'''

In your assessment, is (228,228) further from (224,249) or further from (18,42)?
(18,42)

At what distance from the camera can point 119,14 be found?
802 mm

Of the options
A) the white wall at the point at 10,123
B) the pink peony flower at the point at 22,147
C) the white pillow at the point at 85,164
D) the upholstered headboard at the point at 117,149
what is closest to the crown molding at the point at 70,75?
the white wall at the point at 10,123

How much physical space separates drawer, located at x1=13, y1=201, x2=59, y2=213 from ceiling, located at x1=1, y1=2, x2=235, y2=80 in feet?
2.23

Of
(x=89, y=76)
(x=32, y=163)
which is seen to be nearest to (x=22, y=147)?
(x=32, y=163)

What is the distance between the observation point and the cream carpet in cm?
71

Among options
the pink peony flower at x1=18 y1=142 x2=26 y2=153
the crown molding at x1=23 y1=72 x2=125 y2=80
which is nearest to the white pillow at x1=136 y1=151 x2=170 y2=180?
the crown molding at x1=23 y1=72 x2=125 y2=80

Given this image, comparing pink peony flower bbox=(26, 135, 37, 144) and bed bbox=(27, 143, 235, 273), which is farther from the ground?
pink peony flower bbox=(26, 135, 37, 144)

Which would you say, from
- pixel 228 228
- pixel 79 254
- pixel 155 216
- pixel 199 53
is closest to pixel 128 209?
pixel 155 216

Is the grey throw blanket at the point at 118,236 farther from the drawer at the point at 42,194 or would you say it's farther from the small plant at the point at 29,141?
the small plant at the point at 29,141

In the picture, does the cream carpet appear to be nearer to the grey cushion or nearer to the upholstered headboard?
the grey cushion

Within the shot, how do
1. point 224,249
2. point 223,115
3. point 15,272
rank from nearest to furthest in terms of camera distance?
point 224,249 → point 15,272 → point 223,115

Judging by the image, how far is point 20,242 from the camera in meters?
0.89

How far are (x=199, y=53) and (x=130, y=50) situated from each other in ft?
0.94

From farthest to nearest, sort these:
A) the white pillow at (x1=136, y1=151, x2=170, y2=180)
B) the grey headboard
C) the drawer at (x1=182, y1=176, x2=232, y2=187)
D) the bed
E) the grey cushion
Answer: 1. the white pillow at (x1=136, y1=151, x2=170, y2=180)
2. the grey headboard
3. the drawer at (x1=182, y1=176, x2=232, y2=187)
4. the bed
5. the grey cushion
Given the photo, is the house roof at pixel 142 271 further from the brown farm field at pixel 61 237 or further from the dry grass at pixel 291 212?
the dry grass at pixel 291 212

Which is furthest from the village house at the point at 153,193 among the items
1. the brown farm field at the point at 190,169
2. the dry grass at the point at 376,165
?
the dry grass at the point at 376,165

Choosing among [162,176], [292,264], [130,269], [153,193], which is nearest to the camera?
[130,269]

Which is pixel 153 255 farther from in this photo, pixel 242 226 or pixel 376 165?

'''

» Objective
Write the lines above as a JSON list of strings, one string per line, leaving out the blank lines.

» Answer to this task
[
  "In your assessment, is (228,228) further from (224,249) or further from (18,42)?",
  "(18,42)",
  "At what distance from the camera can point 119,14 be found?",
  "802 mm",
  "Of the options",
  "A) the white wall at the point at 10,123",
  "B) the pink peony flower at the point at 22,147",
  "C) the white pillow at the point at 85,164",
  "D) the upholstered headboard at the point at 117,149",
  "what is closest to the crown molding at the point at 70,75?",
  "the white wall at the point at 10,123",
  "How much physical space separates drawer, located at x1=13, y1=201, x2=59, y2=213 from ceiling, located at x1=1, y1=2, x2=235, y2=80 in feet?",
  "2.23",
  "Of",
  "(x=89, y=76)",
  "(x=32, y=163)",
  "which is seen to be nearest to (x=22, y=147)?",
  "(x=32, y=163)",
  "What is the distance between the observation point and the cream carpet in cm?",
  "71",
  "Among options",
  "the pink peony flower at x1=18 y1=142 x2=26 y2=153",
  "the crown molding at x1=23 y1=72 x2=125 y2=80",
  "which is nearest to the white pillow at x1=136 y1=151 x2=170 y2=180?",
  "the crown molding at x1=23 y1=72 x2=125 y2=80",
  "Given this image, comparing pink peony flower bbox=(26, 135, 37, 144) and bed bbox=(27, 143, 235, 273), which is farther from the ground?",
  "pink peony flower bbox=(26, 135, 37, 144)",
  "Which would you say, from",
  "- pixel 228 228",
  "- pixel 79 254",
  "- pixel 155 216",
  "- pixel 199 53",
  "is closest to pixel 128 209?",
  "pixel 155 216",
  "Is the grey throw blanket at the point at 118,236 farther from the drawer at the point at 42,194 or would you say it's farther from the small plant at the point at 29,141?",
  "the small plant at the point at 29,141",
  "In the picture, does the cream carpet appear to be nearer to the grey cushion or nearer to the upholstered headboard?",
  "the grey cushion",
  "Within the shot, how do",
  "1. point 224,249",
  "2. point 223,115",
  "3. point 15,272",
  "rank from nearest to furthest in terms of camera distance?",
  "point 224,249 → point 15,272 → point 223,115",
  "Judging by the image, how far is point 20,242 from the camera in meters?",
  "0.89",
  "How far are (x=199, y=53) and (x=130, y=50) situated from each other in ft?",
  "0.94",
  "From farthest to nearest, sort these:",
  "A) the white pillow at (x1=136, y1=151, x2=170, y2=180)",
  "B) the grey headboard",
  "C) the drawer at (x1=182, y1=176, x2=232, y2=187)",
  "D) the bed",
  "E) the grey cushion",
  "Answer: 1. the white pillow at (x1=136, y1=151, x2=170, y2=180)",
  "2. the grey headboard",
  "3. the drawer at (x1=182, y1=176, x2=232, y2=187)",
  "4. the bed",
  "5. the grey cushion",
  "Given the photo, is the house roof at pixel 142 271 further from the brown farm field at pixel 61 237 or further from the dry grass at pixel 291 212?",
  "the dry grass at pixel 291 212",
  "Which is furthest from the village house at the point at 153,193 among the items",
  "1. the brown farm field at the point at 190,169",
  "2. the dry grass at the point at 376,165",
  "?",
  "the dry grass at the point at 376,165",
  "Choosing among [162,176], [292,264], [130,269], [153,193], which is nearest to the camera?",
  "[130,269]",
  "Which is pixel 153 255 farther from in this photo, pixel 242 226 or pixel 376 165?"
]